本文抜粋

『VIVANT』が描いた大きな愛 往時のテレビのあり方を彷彿とさせる視聴者参加型ドラマに

 後半でベキが自身の身柄を差し出し、乃木とノコルに後を託す場面は、単なる任務に引き裂かれる家族ではない、父子の感情の往来があった。擬似家族だったテントが、乃木という血のつながった家族の登場によって解体に至る経緯には、必然性が感じられた。一方で、前提になっているのが日本という不特定多数の集団の利益であり、テントの最終標的が日本である理由も、誤解あるいは個人レベルの悪に収斂してしまうことにやや消化不良感があった。

 ところどころベタな設定やセリフに陳腐さを感じることもあったが、それらのマイナス面も含めて物語のスケールと強度が凌駕しており、別班とテロリストを題材とする異色の作品に乗せる俳優陣の熱量が素晴らしかった。

 この3カ月、毎週放送を楽しみにしていたし、多くの人がそうだったと思う。多様な視聴形態や考察によって、多数の視聴者が本作に能動的に参加した様子は、往時のテレビのあり方を彷彿とさせた。最後に乃木と薫(二階堂ふみ)、ジャミーンが再会するシーンがあったが、大きな愛の話である『VIVANT』をもっとも身近な愛の形でしめくくったところに、本作もまた大切な誰かを思って作られた作品であると感じた。

データ抜粋
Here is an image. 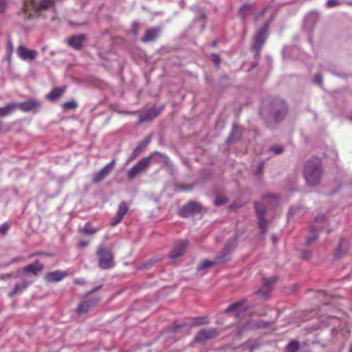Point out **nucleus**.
<instances>
[{
    "instance_id": "f257e3e1",
    "label": "nucleus",
    "mask_w": 352,
    "mask_h": 352,
    "mask_svg": "<svg viewBox=\"0 0 352 352\" xmlns=\"http://www.w3.org/2000/svg\"><path fill=\"white\" fill-rule=\"evenodd\" d=\"M304 175L307 183L310 186H315L320 182L322 176V168L319 158L312 157L306 162Z\"/></svg>"
},
{
    "instance_id": "f03ea898",
    "label": "nucleus",
    "mask_w": 352,
    "mask_h": 352,
    "mask_svg": "<svg viewBox=\"0 0 352 352\" xmlns=\"http://www.w3.org/2000/svg\"><path fill=\"white\" fill-rule=\"evenodd\" d=\"M236 246V239L230 241L224 249L218 255L214 261L204 260L201 261L197 267V270L200 272H205V270L214 264L220 263H226L230 259L229 254L234 250Z\"/></svg>"
},
{
    "instance_id": "7ed1b4c3",
    "label": "nucleus",
    "mask_w": 352,
    "mask_h": 352,
    "mask_svg": "<svg viewBox=\"0 0 352 352\" xmlns=\"http://www.w3.org/2000/svg\"><path fill=\"white\" fill-rule=\"evenodd\" d=\"M44 9V0H25L22 14L25 19L37 17Z\"/></svg>"
},
{
    "instance_id": "20e7f679",
    "label": "nucleus",
    "mask_w": 352,
    "mask_h": 352,
    "mask_svg": "<svg viewBox=\"0 0 352 352\" xmlns=\"http://www.w3.org/2000/svg\"><path fill=\"white\" fill-rule=\"evenodd\" d=\"M328 223L323 214L316 217L314 223L310 227V236L307 239V243L311 244L318 238V232L320 230L324 229Z\"/></svg>"
},
{
    "instance_id": "39448f33",
    "label": "nucleus",
    "mask_w": 352,
    "mask_h": 352,
    "mask_svg": "<svg viewBox=\"0 0 352 352\" xmlns=\"http://www.w3.org/2000/svg\"><path fill=\"white\" fill-rule=\"evenodd\" d=\"M97 255L99 260V266L102 269H109L113 265V256L111 252L102 246L98 248Z\"/></svg>"
},
{
    "instance_id": "423d86ee",
    "label": "nucleus",
    "mask_w": 352,
    "mask_h": 352,
    "mask_svg": "<svg viewBox=\"0 0 352 352\" xmlns=\"http://www.w3.org/2000/svg\"><path fill=\"white\" fill-rule=\"evenodd\" d=\"M151 157H146L140 160L135 165L130 168L126 175L129 179H133L138 176L143 170L146 169L150 164Z\"/></svg>"
},
{
    "instance_id": "0eeeda50",
    "label": "nucleus",
    "mask_w": 352,
    "mask_h": 352,
    "mask_svg": "<svg viewBox=\"0 0 352 352\" xmlns=\"http://www.w3.org/2000/svg\"><path fill=\"white\" fill-rule=\"evenodd\" d=\"M270 21L267 22L261 30H258L254 36L252 47L256 54H258L264 44L267 36Z\"/></svg>"
},
{
    "instance_id": "6e6552de",
    "label": "nucleus",
    "mask_w": 352,
    "mask_h": 352,
    "mask_svg": "<svg viewBox=\"0 0 352 352\" xmlns=\"http://www.w3.org/2000/svg\"><path fill=\"white\" fill-rule=\"evenodd\" d=\"M255 210L256 213L258 228L262 234H265L267 231V221L265 217L266 211L265 207L256 202L254 203Z\"/></svg>"
},
{
    "instance_id": "1a4fd4ad",
    "label": "nucleus",
    "mask_w": 352,
    "mask_h": 352,
    "mask_svg": "<svg viewBox=\"0 0 352 352\" xmlns=\"http://www.w3.org/2000/svg\"><path fill=\"white\" fill-rule=\"evenodd\" d=\"M218 335L217 329L208 328L201 329L195 336V341L203 342L209 339H212Z\"/></svg>"
},
{
    "instance_id": "9d476101",
    "label": "nucleus",
    "mask_w": 352,
    "mask_h": 352,
    "mask_svg": "<svg viewBox=\"0 0 352 352\" xmlns=\"http://www.w3.org/2000/svg\"><path fill=\"white\" fill-rule=\"evenodd\" d=\"M116 164V160H112L109 163L106 164L101 170L96 173L93 177L94 183H99L104 178H105L112 170L114 165Z\"/></svg>"
},
{
    "instance_id": "9b49d317",
    "label": "nucleus",
    "mask_w": 352,
    "mask_h": 352,
    "mask_svg": "<svg viewBox=\"0 0 352 352\" xmlns=\"http://www.w3.org/2000/svg\"><path fill=\"white\" fill-rule=\"evenodd\" d=\"M14 104L16 105V109H19L23 112L34 111L41 105L34 100H30L23 102H14Z\"/></svg>"
},
{
    "instance_id": "f8f14e48",
    "label": "nucleus",
    "mask_w": 352,
    "mask_h": 352,
    "mask_svg": "<svg viewBox=\"0 0 352 352\" xmlns=\"http://www.w3.org/2000/svg\"><path fill=\"white\" fill-rule=\"evenodd\" d=\"M276 281V277H271L270 278L265 279L261 287L258 291V294L263 297H267L272 292Z\"/></svg>"
},
{
    "instance_id": "ddd939ff",
    "label": "nucleus",
    "mask_w": 352,
    "mask_h": 352,
    "mask_svg": "<svg viewBox=\"0 0 352 352\" xmlns=\"http://www.w3.org/2000/svg\"><path fill=\"white\" fill-rule=\"evenodd\" d=\"M319 19V14L316 12L309 13L304 20V29L307 31H311Z\"/></svg>"
},
{
    "instance_id": "4468645a",
    "label": "nucleus",
    "mask_w": 352,
    "mask_h": 352,
    "mask_svg": "<svg viewBox=\"0 0 352 352\" xmlns=\"http://www.w3.org/2000/svg\"><path fill=\"white\" fill-rule=\"evenodd\" d=\"M32 283V280L23 278L21 283L15 284L14 288L8 294V296L9 297H13L16 295L22 293L31 285Z\"/></svg>"
},
{
    "instance_id": "2eb2a0df",
    "label": "nucleus",
    "mask_w": 352,
    "mask_h": 352,
    "mask_svg": "<svg viewBox=\"0 0 352 352\" xmlns=\"http://www.w3.org/2000/svg\"><path fill=\"white\" fill-rule=\"evenodd\" d=\"M247 309V307L243 305V301H239L230 305L226 309V312L231 313L235 317H240Z\"/></svg>"
},
{
    "instance_id": "dca6fc26",
    "label": "nucleus",
    "mask_w": 352,
    "mask_h": 352,
    "mask_svg": "<svg viewBox=\"0 0 352 352\" xmlns=\"http://www.w3.org/2000/svg\"><path fill=\"white\" fill-rule=\"evenodd\" d=\"M18 56L24 60H32L37 55L35 50H29L23 45H20L17 49Z\"/></svg>"
},
{
    "instance_id": "f3484780",
    "label": "nucleus",
    "mask_w": 352,
    "mask_h": 352,
    "mask_svg": "<svg viewBox=\"0 0 352 352\" xmlns=\"http://www.w3.org/2000/svg\"><path fill=\"white\" fill-rule=\"evenodd\" d=\"M187 247L188 242L186 241L176 243L170 254V256L173 258H176L181 256L184 253Z\"/></svg>"
},
{
    "instance_id": "a211bd4d",
    "label": "nucleus",
    "mask_w": 352,
    "mask_h": 352,
    "mask_svg": "<svg viewBox=\"0 0 352 352\" xmlns=\"http://www.w3.org/2000/svg\"><path fill=\"white\" fill-rule=\"evenodd\" d=\"M43 264L38 261H36L33 263L23 267L21 271L24 273L36 275L38 272L43 270Z\"/></svg>"
},
{
    "instance_id": "6ab92c4d",
    "label": "nucleus",
    "mask_w": 352,
    "mask_h": 352,
    "mask_svg": "<svg viewBox=\"0 0 352 352\" xmlns=\"http://www.w3.org/2000/svg\"><path fill=\"white\" fill-rule=\"evenodd\" d=\"M98 302V300L97 299L85 300L79 305L76 311L78 314H85L96 305Z\"/></svg>"
},
{
    "instance_id": "aec40b11",
    "label": "nucleus",
    "mask_w": 352,
    "mask_h": 352,
    "mask_svg": "<svg viewBox=\"0 0 352 352\" xmlns=\"http://www.w3.org/2000/svg\"><path fill=\"white\" fill-rule=\"evenodd\" d=\"M65 90H66L65 86L54 87L51 91H50L47 94L46 98L49 100H50L52 102H54V101L57 100L59 98L61 97V96L64 94Z\"/></svg>"
},
{
    "instance_id": "412c9836",
    "label": "nucleus",
    "mask_w": 352,
    "mask_h": 352,
    "mask_svg": "<svg viewBox=\"0 0 352 352\" xmlns=\"http://www.w3.org/2000/svg\"><path fill=\"white\" fill-rule=\"evenodd\" d=\"M201 210V206L196 202H189L186 204L182 210V213L184 216H188L189 214L199 212Z\"/></svg>"
},
{
    "instance_id": "4be33fe9",
    "label": "nucleus",
    "mask_w": 352,
    "mask_h": 352,
    "mask_svg": "<svg viewBox=\"0 0 352 352\" xmlns=\"http://www.w3.org/2000/svg\"><path fill=\"white\" fill-rule=\"evenodd\" d=\"M67 274L60 270H56L52 272L47 273L45 275V279L50 282H58L61 280L66 276Z\"/></svg>"
},
{
    "instance_id": "5701e85b",
    "label": "nucleus",
    "mask_w": 352,
    "mask_h": 352,
    "mask_svg": "<svg viewBox=\"0 0 352 352\" xmlns=\"http://www.w3.org/2000/svg\"><path fill=\"white\" fill-rule=\"evenodd\" d=\"M159 113L160 111H157L155 108H151L146 113L139 116V122L151 121L156 118Z\"/></svg>"
},
{
    "instance_id": "b1692460",
    "label": "nucleus",
    "mask_w": 352,
    "mask_h": 352,
    "mask_svg": "<svg viewBox=\"0 0 352 352\" xmlns=\"http://www.w3.org/2000/svg\"><path fill=\"white\" fill-rule=\"evenodd\" d=\"M84 40L85 36L83 34L74 36L69 39L68 44L74 49L78 50L82 47V42Z\"/></svg>"
},
{
    "instance_id": "393cba45",
    "label": "nucleus",
    "mask_w": 352,
    "mask_h": 352,
    "mask_svg": "<svg viewBox=\"0 0 352 352\" xmlns=\"http://www.w3.org/2000/svg\"><path fill=\"white\" fill-rule=\"evenodd\" d=\"M16 110V105L14 102L6 104L4 107H0V118L8 116L12 114Z\"/></svg>"
},
{
    "instance_id": "a878e982",
    "label": "nucleus",
    "mask_w": 352,
    "mask_h": 352,
    "mask_svg": "<svg viewBox=\"0 0 352 352\" xmlns=\"http://www.w3.org/2000/svg\"><path fill=\"white\" fill-rule=\"evenodd\" d=\"M158 33H159V30L157 28L148 30L146 32L145 36L143 38H142L141 40L142 42H144V43L153 41L157 37Z\"/></svg>"
},
{
    "instance_id": "bb28decb",
    "label": "nucleus",
    "mask_w": 352,
    "mask_h": 352,
    "mask_svg": "<svg viewBox=\"0 0 352 352\" xmlns=\"http://www.w3.org/2000/svg\"><path fill=\"white\" fill-rule=\"evenodd\" d=\"M346 250H347L346 243L344 240H342L340 242L338 248L336 250V256L337 257L342 256L346 252Z\"/></svg>"
},
{
    "instance_id": "cd10ccee",
    "label": "nucleus",
    "mask_w": 352,
    "mask_h": 352,
    "mask_svg": "<svg viewBox=\"0 0 352 352\" xmlns=\"http://www.w3.org/2000/svg\"><path fill=\"white\" fill-rule=\"evenodd\" d=\"M128 210H129V207L126 205V204L125 202H121L119 204L118 210V212H117V214H118V216H119V218H120V217L123 218L124 216L125 215V214L127 212Z\"/></svg>"
},
{
    "instance_id": "c85d7f7f",
    "label": "nucleus",
    "mask_w": 352,
    "mask_h": 352,
    "mask_svg": "<svg viewBox=\"0 0 352 352\" xmlns=\"http://www.w3.org/2000/svg\"><path fill=\"white\" fill-rule=\"evenodd\" d=\"M299 349V344L297 342L292 341L290 342L285 349L286 352H296Z\"/></svg>"
},
{
    "instance_id": "c756f323",
    "label": "nucleus",
    "mask_w": 352,
    "mask_h": 352,
    "mask_svg": "<svg viewBox=\"0 0 352 352\" xmlns=\"http://www.w3.org/2000/svg\"><path fill=\"white\" fill-rule=\"evenodd\" d=\"M77 107V103L75 100H69V101H67V102H65L64 103L62 104V107L65 109V110H72V109H76Z\"/></svg>"
},
{
    "instance_id": "7c9ffc66",
    "label": "nucleus",
    "mask_w": 352,
    "mask_h": 352,
    "mask_svg": "<svg viewBox=\"0 0 352 352\" xmlns=\"http://www.w3.org/2000/svg\"><path fill=\"white\" fill-rule=\"evenodd\" d=\"M208 323V319L206 317H200V318H193L191 324L193 326H199L201 324H205Z\"/></svg>"
},
{
    "instance_id": "2f4dec72",
    "label": "nucleus",
    "mask_w": 352,
    "mask_h": 352,
    "mask_svg": "<svg viewBox=\"0 0 352 352\" xmlns=\"http://www.w3.org/2000/svg\"><path fill=\"white\" fill-rule=\"evenodd\" d=\"M283 104H284V102H283ZM286 113H287V109H286V107H285V105H283V108L280 110L276 111V113L275 114V118L277 120H280L285 117Z\"/></svg>"
},
{
    "instance_id": "473e14b6",
    "label": "nucleus",
    "mask_w": 352,
    "mask_h": 352,
    "mask_svg": "<svg viewBox=\"0 0 352 352\" xmlns=\"http://www.w3.org/2000/svg\"><path fill=\"white\" fill-rule=\"evenodd\" d=\"M97 229L91 227L89 224L87 223L85 225L82 232L85 234H94L97 232Z\"/></svg>"
},
{
    "instance_id": "72a5a7b5",
    "label": "nucleus",
    "mask_w": 352,
    "mask_h": 352,
    "mask_svg": "<svg viewBox=\"0 0 352 352\" xmlns=\"http://www.w3.org/2000/svg\"><path fill=\"white\" fill-rule=\"evenodd\" d=\"M151 138L149 137L146 138L144 140L141 141L138 146H137L139 149L142 151L144 148L150 142Z\"/></svg>"
},
{
    "instance_id": "f704fd0d",
    "label": "nucleus",
    "mask_w": 352,
    "mask_h": 352,
    "mask_svg": "<svg viewBox=\"0 0 352 352\" xmlns=\"http://www.w3.org/2000/svg\"><path fill=\"white\" fill-rule=\"evenodd\" d=\"M270 151L273 152L276 155H278L283 153V148L280 145L273 146L270 148Z\"/></svg>"
},
{
    "instance_id": "c9c22d12",
    "label": "nucleus",
    "mask_w": 352,
    "mask_h": 352,
    "mask_svg": "<svg viewBox=\"0 0 352 352\" xmlns=\"http://www.w3.org/2000/svg\"><path fill=\"white\" fill-rule=\"evenodd\" d=\"M10 228V224L8 222H5L0 225V234L4 235L7 233Z\"/></svg>"
},
{
    "instance_id": "e433bc0d",
    "label": "nucleus",
    "mask_w": 352,
    "mask_h": 352,
    "mask_svg": "<svg viewBox=\"0 0 352 352\" xmlns=\"http://www.w3.org/2000/svg\"><path fill=\"white\" fill-rule=\"evenodd\" d=\"M227 202V199L225 197H217L214 200V205L220 206L225 204Z\"/></svg>"
},
{
    "instance_id": "4c0bfd02",
    "label": "nucleus",
    "mask_w": 352,
    "mask_h": 352,
    "mask_svg": "<svg viewBox=\"0 0 352 352\" xmlns=\"http://www.w3.org/2000/svg\"><path fill=\"white\" fill-rule=\"evenodd\" d=\"M8 6V0H0V13H3Z\"/></svg>"
},
{
    "instance_id": "58836bf2",
    "label": "nucleus",
    "mask_w": 352,
    "mask_h": 352,
    "mask_svg": "<svg viewBox=\"0 0 352 352\" xmlns=\"http://www.w3.org/2000/svg\"><path fill=\"white\" fill-rule=\"evenodd\" d=\"M141 151L139 149V148L136 147L133 151V153L131 155V156L130 157V158L129 159L128 162L132 160L133 159L135 158L137 156H138L140 153H141Z\"/></svg>"
},
{
    "instance_id": "ea45409f",
    "label": "nucleus",
    "mask_w": 352,
    "mask_h": 352,
    "mask_svg": "<svg viewBox=\"0 0 352 352\" xmlns=\"http://www.w3.org/2000/svg\"><path fill=\"white\" fill-rule=\"evenodd\" d=\"M24 261L23 258L21 257V256H18V257H15L14 258H12L8 263V265H10V264H12V263H18V262H21Z\"/></svg>"
},
{
    "instance_id": "a19ab883",
    "label": "nucleus",
    "mask_w": 352,
    "mask_h": 352,
    "mask_svg": "<svg viewBox=\"0 0 352 352\" xmlns=\"http://www.w3.org/2000/svg\"><path fill=\"white\" fill-rule=\"evenodd\" d=\"M314 81L316 84L320 85L322 82L321 76L320 74L316 75V76L314 77Z\"/></svg>"
},
{
    "instance_id": "79ce46f5",
    "label": "nucleus",
    "mask_w": 352,
    "mask_h": 352,
    "mask_svg": "<svg viewBox=\"0 0 352 352\" xmlns=\"http://www.w3.org/2000/svg\"><path fill=\"white\" fill-rule=\"evenodd\" d=\"M212 60L214 63L217 65L220 63V58L219 55L216 54H212Z\"/></svg>"
},
{
    "instance_id": "37998d69",
    "label": "nucleus",
    "mask_w": 352,
    "mask_h": 352,
    "mask_svg": "<svg viewBox=\"0 0 352 352\" xmlns=\"http://www.w3.org/2000/svg\"><path fill=\"white\" fill-rule=\"evenodd\" d=\"M122 219H123L122 217L119 218V216H118V214H116V217L111 222V225L113 226H116L118 223H120L122 221Z\"/></svg>"
},
{
    "instance_id": "c03bdc74",
    "label": "nucleus",
    "mask_w": 352,
    "mask_h": 352,
    "mask_svg": "<svg viewBox=\"0 0 352 352\" xmlns=\"http://www.w3.org/2000/svg\"><path fill=\"white\" fill-rule=\"evenodd\" d=\"M338 4V1L335 0H329L327 2V6L329 8L333 7Z\"/></svg>"
},
{
    "instance_id": "a18cd8bd",
    "label": "nucleus",
    "mask_w": 352,
    "mask_h": 352,
    "mask_svg": "<svg viewBox=\"0 0 352 352\" xmlns=\"http://www.w3.org/2000/svg\"><path fill=\"white\" fill-rule=\"evenodd\" d=\"M12 276V274H2L0 275V280H6Z\"/></svg>"
},
{
    "instance_id": "49530a36",
    "label": "nucleus",
    "mask_w": 352,
    "mask_h": 352,
    "mask_svg": "<svg viewBox=\"0 0 352 352\" xmlns=\"http://www.w3.org/2000/svg\"><path fill=\"white\" fill-rule=\"evenodd\" d=\"M132 30L134 34H137L138 32V25L136 23L133 24Z\"/></svg>"
},
{
    "instance_id": "de8ad7c7",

課題 1
『VIVANT』評について、次の問いに答えてください。
(a) 後半で乃木とノコルに後を託す際、ベキは何をしましたか。
(b) この作品は何を題材としていると述べられていますか。
(c) 筆者は何カ月間、毎週の放送を楽しみにしていましたか。
課題 2
『VIVANT』評に名前が出てくる作中の登場人物は誰ですか。俳優名は除き、すべて挙げてください。
データは『VIVANT』評の内容とは無関係です。

解答 1
(a) 自身の身柄を差し出しました。
(b) 別班とテロリストです。
(c) 3カ月です。

解答 2
ベキ、乃木、ノコル、薫、ジャミーン